SUPPLIED TEXT:
Tug boats seem to have a personality of their own. Those have to be pretty old. I can't see them making wood tugboats after the turn of the century.
It would be neat to have a registry of the boats that have been "checked in" over the years. It's out there somewhere.
Dave, most "ghosts" are in our heads. I've found that when you are in a creepy place, your senses are dialed in to every sound, movement, smell etc. I'm not saying that it's NOT haunted. If you go there in the dead of night by yourself without a flashlight, it might as well be.
My grandmother cheated death there in the mid forties. She got T.B and was there for years. My dad and his father were not allowed near her. My grandmother would wave to them from the solarium on the roof; that was as close as they were allowed to get. My grandmother was released and lived to be eighty seven.
This is a beautiful house, but its misleading. While me and 3 other friends were wondering at night we came across a room with a little girl sitting on one of the rotted chairs staring at us, i cant think of anyway to verify this but the little girl with the camoflauge pants was screaming something about the time and how it was too late fo rus to be there, i wont be caught dead there again.

INFORMATION PROVIDED:
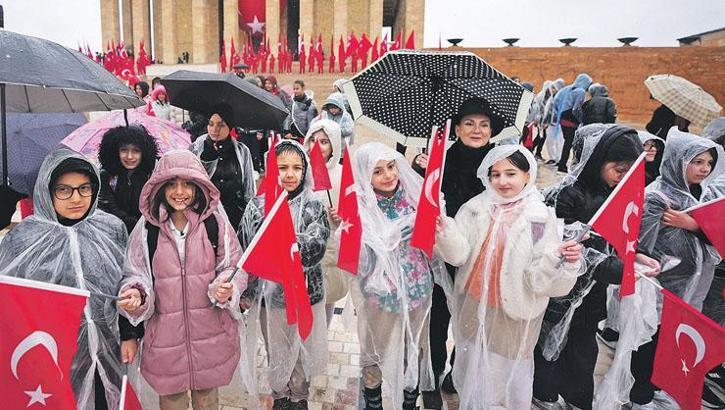 Yer kırmızı gök beyaz! Miniklerin coşkusu tüm yurdu sardı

EXERCISE TASKS:
• 1. In the reader comments, from what part of the building did the grandmother wave to her family?
• 2. Proceed with the reader comments, picking up after the final comment shown.
The listing plays no part in this exercise.

WRITTEN ANSWERS:
• 1. She waved to them from the solarium on the roof.

• 2.
A number of railroad-owned tugs years ago had short stacks, to enable them to travel up the Harlem River and under bridges that were not obliged to open for them as they pushed carfloats and covered barges to and from railroad-owned freight stations in the Bronx. One such railroad tug with a short stack was also one of the very last DL&W steam tugs, the HARLEM.
The old NYCRR tugs, based at Weehawken until the Penn-Central merger of 1968, were perhaps the most famous of all NY Harbor railroad tugs. One of them even had a brief "co-starring" role with Barbra Striesand in "Funny Girl" back around 1967. The NYCRR had one of the largest and most diverse marine fleets in the harbor right into the 1960s. Truly, this pic symbolizes an era long since departed down the echoing corridors of time.
This is all that remains of the old Erie-Lackawanna RR ferryboat "LACKAWANNA". Originally built as the HAMBURG in 1891, she was renamed CHATHAM during the World War One. In 1949, she was dieselized and renamed LACKAWANNA. Her diesel engine gave off a high-pitched whining noise (I recall this growing up in the 60s) and was nicknamed "WHINING WILLIE" by the commuters riding her. She was one of the last active boats in the E-L fleet when all ferry service between Hoboken and Barclay St. was shut down in November of 1967. She also was the only Lackawanna boat to have radar installed on an experimental basis. As recently as the 1980s, this once-beautiful old ferry was still basically intact, albiet decaying and weatherbeaten.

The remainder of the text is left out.